Сижу как-то в приемном, и докторша заходит, Клавдия Матвевна… У ней еще сынок был, аккурат перед войной родился. А муж на фронте. Здесь, под Синявиным воевал. Вот он месяц не пишет, два не пишет, а тут песню крутить принялись — что ни день… Она послушала-послушала и ободрилась: «Это, — говорит, — про меня песня сложена. Уж как мужа жду, и словами не выразить. Всякую ночь думаю: где он, да что… А песня эта — вроде молитвы. Я, — говорит, — в Бога, конечно, не верю, а вот в любовь… На нее моя надежда…»
— Под Синявино? — Ариадна переспрашивает.
Кивнула.
— Сынок-то хоть выжил? — Гликерия клубок нащупала, нитку меж пальцев тянет.

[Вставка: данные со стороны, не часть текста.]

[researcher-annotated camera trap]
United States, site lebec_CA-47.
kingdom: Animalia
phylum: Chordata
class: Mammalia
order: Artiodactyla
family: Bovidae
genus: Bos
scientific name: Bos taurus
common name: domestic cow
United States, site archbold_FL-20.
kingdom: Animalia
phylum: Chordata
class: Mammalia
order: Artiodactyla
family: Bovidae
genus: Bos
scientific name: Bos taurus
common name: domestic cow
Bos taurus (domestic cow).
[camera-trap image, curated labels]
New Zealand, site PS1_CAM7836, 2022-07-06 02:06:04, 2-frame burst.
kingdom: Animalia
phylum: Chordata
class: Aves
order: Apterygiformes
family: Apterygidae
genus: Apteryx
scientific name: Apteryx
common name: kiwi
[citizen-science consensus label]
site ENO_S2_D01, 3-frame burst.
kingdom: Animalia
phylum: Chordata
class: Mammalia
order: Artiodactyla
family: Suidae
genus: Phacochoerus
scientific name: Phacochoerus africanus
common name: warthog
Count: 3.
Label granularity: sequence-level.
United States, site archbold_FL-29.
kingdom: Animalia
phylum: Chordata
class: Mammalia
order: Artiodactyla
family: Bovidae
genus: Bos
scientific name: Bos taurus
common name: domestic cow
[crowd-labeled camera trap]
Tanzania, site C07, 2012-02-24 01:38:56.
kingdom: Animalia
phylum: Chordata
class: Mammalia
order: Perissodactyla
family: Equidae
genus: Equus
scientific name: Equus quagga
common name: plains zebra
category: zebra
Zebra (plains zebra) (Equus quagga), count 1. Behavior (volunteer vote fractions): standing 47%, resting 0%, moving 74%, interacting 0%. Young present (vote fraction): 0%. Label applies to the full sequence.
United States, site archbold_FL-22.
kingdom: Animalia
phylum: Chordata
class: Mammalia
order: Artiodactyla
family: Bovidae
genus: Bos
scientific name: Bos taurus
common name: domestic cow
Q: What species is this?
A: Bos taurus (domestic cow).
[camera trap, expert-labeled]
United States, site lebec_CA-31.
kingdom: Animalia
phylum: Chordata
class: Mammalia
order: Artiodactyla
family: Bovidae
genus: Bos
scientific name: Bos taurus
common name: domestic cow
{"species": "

— Увезли. С ним ведь мать ее сидела, покуда не преставилась. Быстро сошла — прямо в первую зиму. Вот она в больницу его и носила. А потом-то, как силы кончились, и не принесешь. Летом — ничего бы еще… А зимой? Вроде и жила рядом, а потягай-ка через ледыхи… Главврач поглядел-поглядел да приказал с детдомом отправить. Она вместе-то дернулась, да военнообязанная… Неужели не помните? Светленькая такая — в чем душа держится… Косы богатые, длинные — укладывала круг головы… Как же называлось?
— Венчик мира? — Гликерия угадывает.
— Нет, — Ариадна лоб наморщила, — венчик мира — это после войны…
— Вещички его собирала — всюду буквы вышила. Как их?..
Ариадна шепчет:
— Инициалы.
— Вот-вот. И ко мне с этим приходила. «Мало ли что, — говорит. — Детей, конечно, учитывают, но мой совсем ведь маленький — имени своего не помнит. А тут поглядят на буквы, догадаются». Все спрашивала меня: «Как, — мол, — Евдокия Тимофевна, думаете?» А как я думаю? Разве скажешь ей?..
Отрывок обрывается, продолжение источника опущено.